Сегодня больше молчу, потому что заметил, как взгляд мой на мир меняется – погрузился в себя. Достаточно было поспать на новом месте, чтобы это почувствовать. Пробуждение ото сна это маленькое рождение человека, момент воспоминания, когда ты взглянул на реальность впервые. Мы больше не живём в плоскостном мире и смотрим на всё иначе. Теперь с каждым наступающим днём, каким бы он ни был, мы будем уходить в горы всё дальше – туда, где пока что розовеют одни только контуры их.
Пути назад нет. С маршрута некуда сойти. На восток и на запад от Уральского хребта простирается сплошная тайга. От станции «Полярный Урал», последнего оплота цивилизации, в котором нет ни магазина, ни постоянных жителей, нас отделяет дневной переход, и это расстояние будет только нарастать. Путь, который предстоит проделать до реки Кожым, явно превысит двести пятьдесят километров, и я даже загадывать не хочу, какое расстояние мы преодолеем в конечном итоге. Главное – это не останавливаться и двигаться вперёд, хоть на шаг в день, стремясь к победному концу. Временами мне кажется, что мы сумасшедшие. И тогда внезапно меня охватывает смешок. Черт возьми, да мне всё это нравится!
– Дима, что с тобой? Уж не заболел ли? – спрашивает Иван. – Не удивлюсь.
Он тоже задумчив самого утра. Только один раз поинтересовался, поправляя съёхавший на бок рюкзак, сколько нам вообще до Кожыма идти, и я не стал его расстраивать, ограничив всё той же цифрой, которой успокаиваю себя. Сам же подумал: «И я ведь родным ничего не сказал. Куда мы отправились, в какие места – это да, но что и как…» Не стал их пугать, чтобы не волновались излишне – недоговаривать часто бывает полезно, как и вообще нарушать любые правила. Лишь бы только с дорогами везло, да погода стояла хорошая, и поменьше низовой, буреломной тайги». И опять усмехаюсь себе: как обычно, слишком многого хочется! Главное – это погода, солнце. Ветер с дождём здесь, или ориентирование в насевших на горы облаках, ничего хорошего не сулят. «Погоды не будет, всё остальные трудности цветочками покажутся, – подвёл я итог размышлениям, – Вот этими самыми, которые мы сейчас, не глядя, вдавливаем в грязь сапогами».
– Что ты там всё бормочешь себе под нос?
– Видно, пытаюсь научиться радоваться тому, что уже есть. Погодка то какая, а?
– Да, жара! Ветерка не было бы, и всё, – перевёл дыхание Иван. – Как в пустыне, только вместо песка голые камни. В жизни бы не подумал, что мы за Полярным Кругом. Настоящая пустыня!

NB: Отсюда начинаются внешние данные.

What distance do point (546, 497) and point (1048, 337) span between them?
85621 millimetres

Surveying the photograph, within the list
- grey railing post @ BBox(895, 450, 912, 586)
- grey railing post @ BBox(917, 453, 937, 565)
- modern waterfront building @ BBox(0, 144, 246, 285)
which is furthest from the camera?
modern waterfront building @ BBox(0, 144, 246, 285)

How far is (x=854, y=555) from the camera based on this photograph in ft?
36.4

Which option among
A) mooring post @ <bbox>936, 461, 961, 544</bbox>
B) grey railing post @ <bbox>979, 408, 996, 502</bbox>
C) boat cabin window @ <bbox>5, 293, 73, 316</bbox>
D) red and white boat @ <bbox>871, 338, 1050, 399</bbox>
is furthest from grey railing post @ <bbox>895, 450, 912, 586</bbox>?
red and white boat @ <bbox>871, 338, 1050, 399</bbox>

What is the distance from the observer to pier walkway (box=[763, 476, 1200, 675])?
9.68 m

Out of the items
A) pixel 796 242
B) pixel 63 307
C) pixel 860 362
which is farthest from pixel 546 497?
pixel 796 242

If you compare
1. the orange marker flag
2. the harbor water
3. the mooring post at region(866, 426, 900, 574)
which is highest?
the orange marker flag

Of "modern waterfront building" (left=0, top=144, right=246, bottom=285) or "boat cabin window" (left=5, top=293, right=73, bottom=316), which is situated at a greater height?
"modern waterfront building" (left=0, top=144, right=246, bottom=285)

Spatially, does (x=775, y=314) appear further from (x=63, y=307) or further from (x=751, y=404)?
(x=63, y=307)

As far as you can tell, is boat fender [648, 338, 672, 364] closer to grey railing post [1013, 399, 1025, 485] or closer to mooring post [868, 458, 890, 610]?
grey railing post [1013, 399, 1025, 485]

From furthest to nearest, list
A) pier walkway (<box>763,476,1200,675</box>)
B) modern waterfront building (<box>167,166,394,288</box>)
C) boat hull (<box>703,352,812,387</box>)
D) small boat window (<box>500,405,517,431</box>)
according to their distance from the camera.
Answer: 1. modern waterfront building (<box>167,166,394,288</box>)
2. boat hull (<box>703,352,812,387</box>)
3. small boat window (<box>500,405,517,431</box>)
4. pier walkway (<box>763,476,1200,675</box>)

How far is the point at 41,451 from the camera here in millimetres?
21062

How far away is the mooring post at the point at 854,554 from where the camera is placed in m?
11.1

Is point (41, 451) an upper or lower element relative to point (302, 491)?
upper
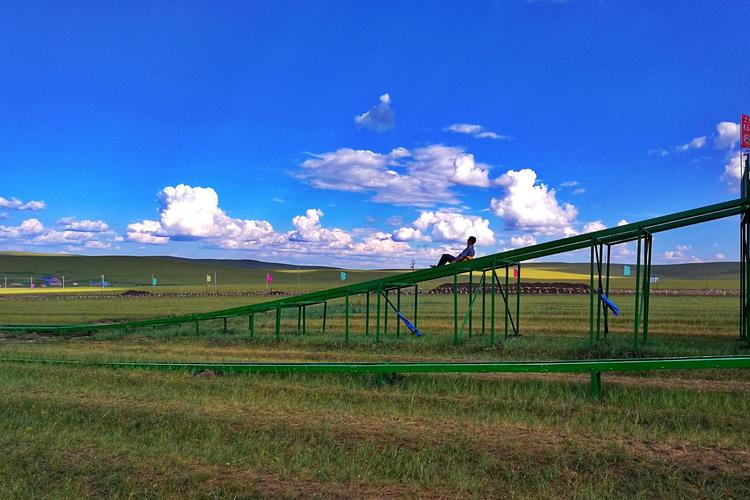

– Ага, субарктическая, – пошутил я. Потом вспомнил, что здесь, севернее, такая существует на самом деле, а местность в районе вчерашнего перевала носит название каменистой горной пустыни.
А солнце, и правда, сегодня раскочегарилось не на шутку. В небе ни облачка. Ваня прав: если бы не ветерок с гор, со снежников, плохо бы пришлось. И всё равно…
– Здесь ни солнце, ни тучи не задерживаются надолго, – добавляю вслух. – Как и лето. Длится одна зима.
Спуск с Конгорского перевала в долину реки Макар-Рузь случился по сочащейся между камнями воде, ещё ниже вездеходная дорога превратилась в единый водный поток. По всей долине то тут, то там между островерхими глыбами белеют снежные полосы, а истоки ручьёв местами и вовсе укрыты мощными наледями. В это трудно поверить, но здесь только-только наступила весна, буквально несколько дней назад. Многие растения ещё даже не успели расцвести, они только приходят в себя после зимы, всегда лютой в этих краях. Солнце растопило лишь поверхность суровой земли, тепло ещё не проникло в её мёрзлую глубину, в результате чего и образовались обильные серебрящиеся потоки, стремительно сбегающие со всех сторон вниз. «С ума сойти», – ослеплённый светом Ваня прикрывает ладонью глаза. Вскоре на пути встретился брошенный вездеход, привставший «звёздочкой» на камень и нацелившийся карабкаться, наверное, в небо, но так и не сумевший больше сдвинуться с места, опустошённый стонущими ветрами, помятый скрипучими морозами, добела раскалённый полуденным солнцем, проржавевший внутри. «Старый романтик, – поприветствовали мы его. – Что, задумал остаться тут навсегда?» Несколькими километрами ниже «романтика» наткнулись на токарный станок, приваренный к железной платформе, на которой его, видимо, притащили, и тоже ржавый. Придумать кличку станку нашему воображению уже было не под силу Вокруг полно хлама, торчат покорёженные каркасы балков – передвижных геологических домиков. Среди мусора – обложка от справочника «садовода-огородника» и женские туфли. «Чего только в горах Полярного Урала не встретишь», – философски замечаю я.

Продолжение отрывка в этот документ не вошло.